Feb 202012
business customer service is essential in the new economy

On their busiest day of the year, the florist site Ready Flowers had a shocker. With dozens of customers upset their Valentines Day flowers didn’t arrive.

Their reaction was to stop answering their calls, as one Ready Flowers angry customer on the Whirlpoool website said;

Calling through to their 24/7 hotline was no good, all it told me (after 30 mins on hold) was a automated message saying it was valentine’s day (duh), that they were busy and that I should leave a message.

So on their one key day of the year, they didn’t have enough staff to meet demand.

Ready Flowers has been a success story expanding to 17 countries since being founded in 2005. The service is a modern version of the Interflora model where the company takes the order which they pass onto a local florist who creates the flower arrangement to Ready Flowers’ or Interflora’s specifications.

The risk for Ready Flowers is that the local florist isn’t very good and that’s where customer support and tight supplier management comes into place.

Which is clearly where they fell over on Valentines Day.

In a 2009 interview with the Financial Review that’s quoted in the Sydney Morning Herald, Ready Flowers’ founder Thomas Hegarty claimed his success was due to good search-engine optimisation, online advertising, and landing pages for every delivery location.

Given data:
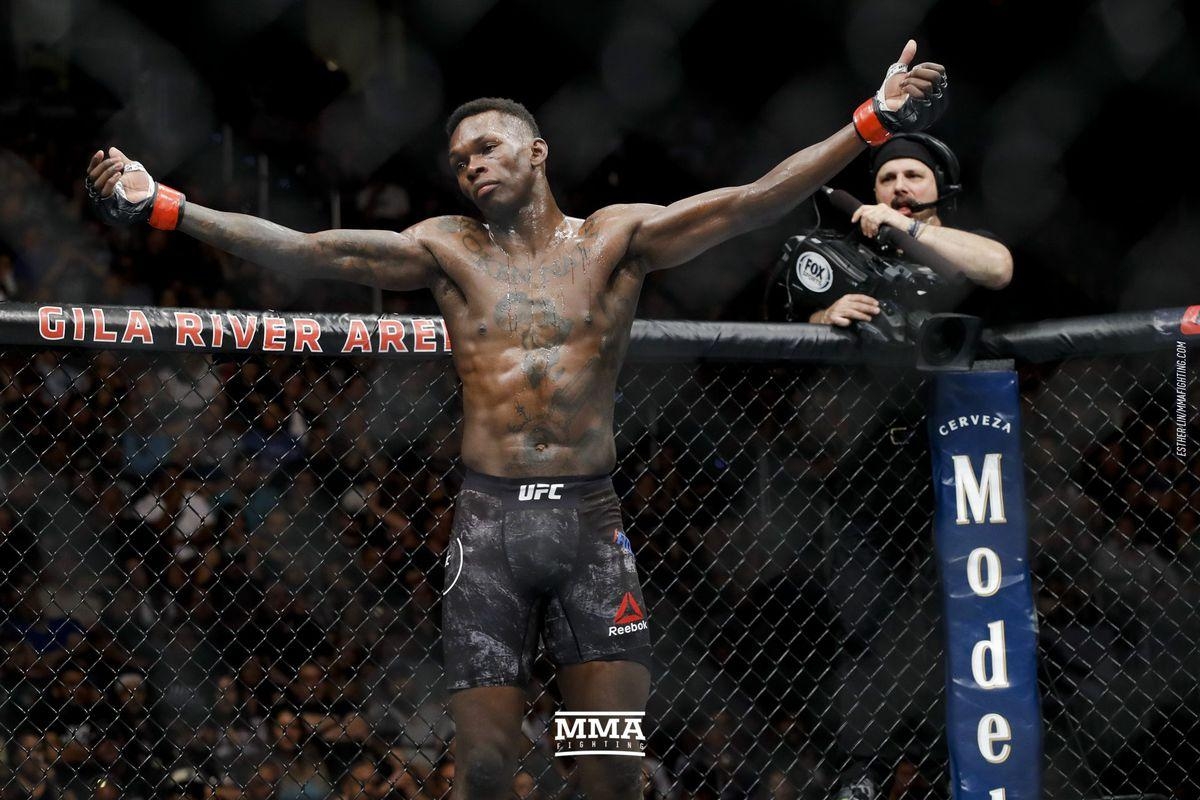 1200x800 Morning Report: Israel Adesanya on Anderson Silva criticism: 'Look, Desktop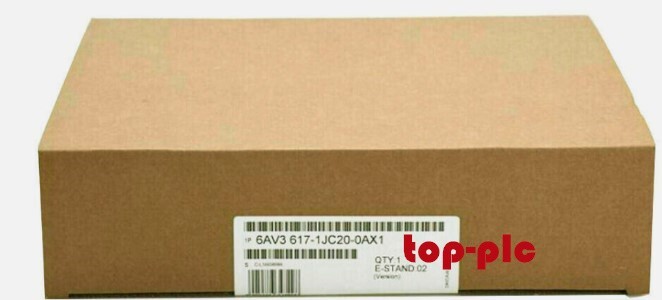 New Siemens 6AV3617-1JC20-0AX1 /6AV3617-1JC20-0AX1 Operator Panel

Problem to work on: Translate this sentence from the text about Ready Flowers' Valentine's Day service into Spanish: "So on their one key day of the year, they didn't have enough staff to meet demand."

Exercise result: Así que, en su único día clave del año, no tenían suficiente personal para satisfacer la demanda.